OBJECTIF DE L'EXERCICE:
Poursuivez le texte sur le contrôle des services secrets à partir de sa dernière ligne.

Il est vrai que la matière est délicate et que le propre des services secrets est qu’ils opèrent secrètement. D’ailleurs, dans les affaires impliquant de grands groupes criminels ou des terroristes, le Service luxembourgeois n’est sans doute guère plus que le relais des services „amis“ plus puissants. D’un autre côté, dans le climat de folie sécuritaire suivant le 11 septembre, l’importance de soumettre les services secrets à des contrôles et à des restrictions est devenue évidente. Aux Etats-Unis, des milliers de personnes croupissent dans des prisons parce que les autorités les soupçonnent d’être des terroristes. Les cas se multiplient où les soupçons fondés sur presque rien se sont dissipés, et il s’avère qu’on a emprisonné de parfait-e-s innocent-e-s.
Confiance ou contrôle?

ENTRÉES PRÉSENTÉES:
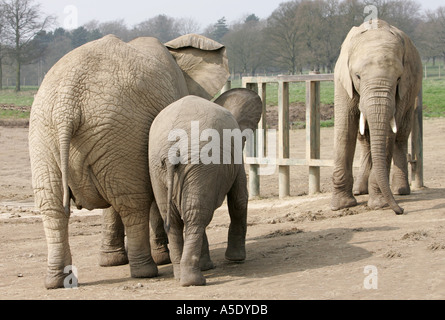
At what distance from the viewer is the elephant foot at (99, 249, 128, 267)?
7.68 metres

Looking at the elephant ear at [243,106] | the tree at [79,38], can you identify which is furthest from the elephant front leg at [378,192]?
the tree at [79,38]

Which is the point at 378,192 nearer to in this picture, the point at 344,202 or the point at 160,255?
the point at 344,202

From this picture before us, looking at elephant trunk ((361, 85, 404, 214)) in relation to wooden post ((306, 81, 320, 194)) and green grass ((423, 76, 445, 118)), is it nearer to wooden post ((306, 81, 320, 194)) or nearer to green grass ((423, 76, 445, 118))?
wooden post ((306, 81, 320, 194))

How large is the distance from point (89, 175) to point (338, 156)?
14.2 ft

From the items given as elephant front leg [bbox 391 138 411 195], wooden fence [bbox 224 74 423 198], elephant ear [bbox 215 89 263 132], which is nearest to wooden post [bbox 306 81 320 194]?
wooden fence [bbox 224 74 423 198]

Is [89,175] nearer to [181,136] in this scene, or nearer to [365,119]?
[181,136]

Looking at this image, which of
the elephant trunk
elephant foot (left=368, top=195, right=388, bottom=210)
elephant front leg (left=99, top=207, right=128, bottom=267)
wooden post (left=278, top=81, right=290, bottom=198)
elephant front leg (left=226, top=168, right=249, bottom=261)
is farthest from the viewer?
wooden post (left=278, top=81, right=290, bottom=198)

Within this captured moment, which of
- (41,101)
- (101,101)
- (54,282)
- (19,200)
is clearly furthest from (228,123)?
(19,200)

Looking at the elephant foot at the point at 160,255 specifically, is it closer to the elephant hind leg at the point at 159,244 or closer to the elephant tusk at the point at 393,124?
the elephant hind leg at the point at 159,244

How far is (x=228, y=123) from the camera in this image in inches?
248

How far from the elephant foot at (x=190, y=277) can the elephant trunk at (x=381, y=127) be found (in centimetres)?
308

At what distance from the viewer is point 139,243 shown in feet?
21.9

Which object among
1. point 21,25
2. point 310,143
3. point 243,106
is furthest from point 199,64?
point 21,25

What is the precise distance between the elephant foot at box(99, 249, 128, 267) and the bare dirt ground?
15 cm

RÉSULTAT DE L'EXERCICE:
Or la manière dont Jean-Claude Juncker s’est justifié est inquiétante. Certes, il a exprimé son souci de ne pas faire voter des lois dangereuses pour les libertés, tel que cela se fait dans d’autres pays. Puis il a enchaîné: „… car qui sait ce que feront d’autres personnes, une fois au pouvoir au Luxembourg.“ Cela rejoint ses déclarations à la Chambre: qu’en tant que ministre de tutelle du Service de renseignement, il était seul à savoir, seul à décider, et que c’était, avait-il dit sur un ton plaintif, à l’origine de nombreuses nuits blanches. Mais l’Etat de droit ne consiste pas seulement en des principes, des politiciens qui y croient et des lois qui les respectent, mais également en des mécanismes de contrôle … quasiment inexistants au Luxembourg.